Fig. 2: Meta-representation captures essential constraints of RSs.

a The PCA result of the statistic representation of natural cross-species RSs (the host-preferred genera are annotated by color. E.g., the RSs from Actinobacteria are in color red). The enlarged part is the local territory of RSs from our targeted species E. coli and P. aeruginosa in the testing dataset of the Johns-Dataset. b Left: comparison of PCC of 6-mer base frequency between DeepCROSS-generated RSs and reported functional RSs under different representation approaches (Supplementary Methods). Right: comparison of JS divergence of GC content between DeepCROSS-generated RSs and reported functional RSs under different representation approaches.
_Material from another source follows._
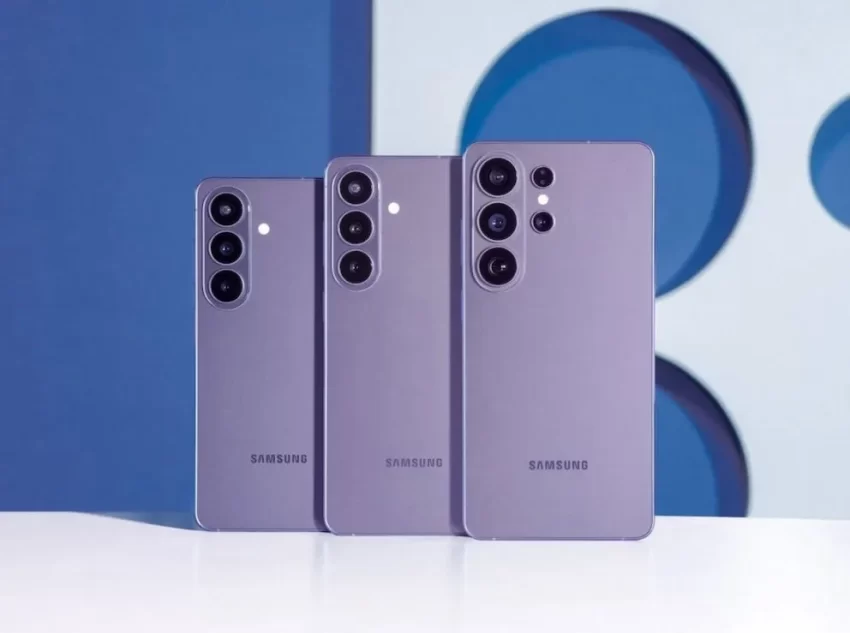 Fin de la Guerra Digital: Samsung y Apple permiten la conexión de AirDrop entre Galaxy e iPhone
Bar height represents the mean of n = 3 independent experiments per group, with black dots indicating individual experiment results. The p-values were determined by a two-tailed t-test, where ns represents not significant. c Comparison of the measured MPRA activity of cross-species RSs generated by the full DeepCROSS framework (AAE & Dense-LSTM model) under different representation approaches. The relative MPRA activity of RSs was calculated using the BBa_J23119 as the control sequence. Johns-DeepCROSS (n = 491), genus-DeepCROSS (n = 492), Motif (n = 395), Random RSs (n = 391), Johns-Dataset (n = 1470), Meta-DeepCROSS (n = 485). n represents the number of RSs. Box plots depict the median (center line), interquartile range (box limits), whiskers (1.5×IQR), and outliers (points beyond whiskers). Source data are provided as a Source Data file.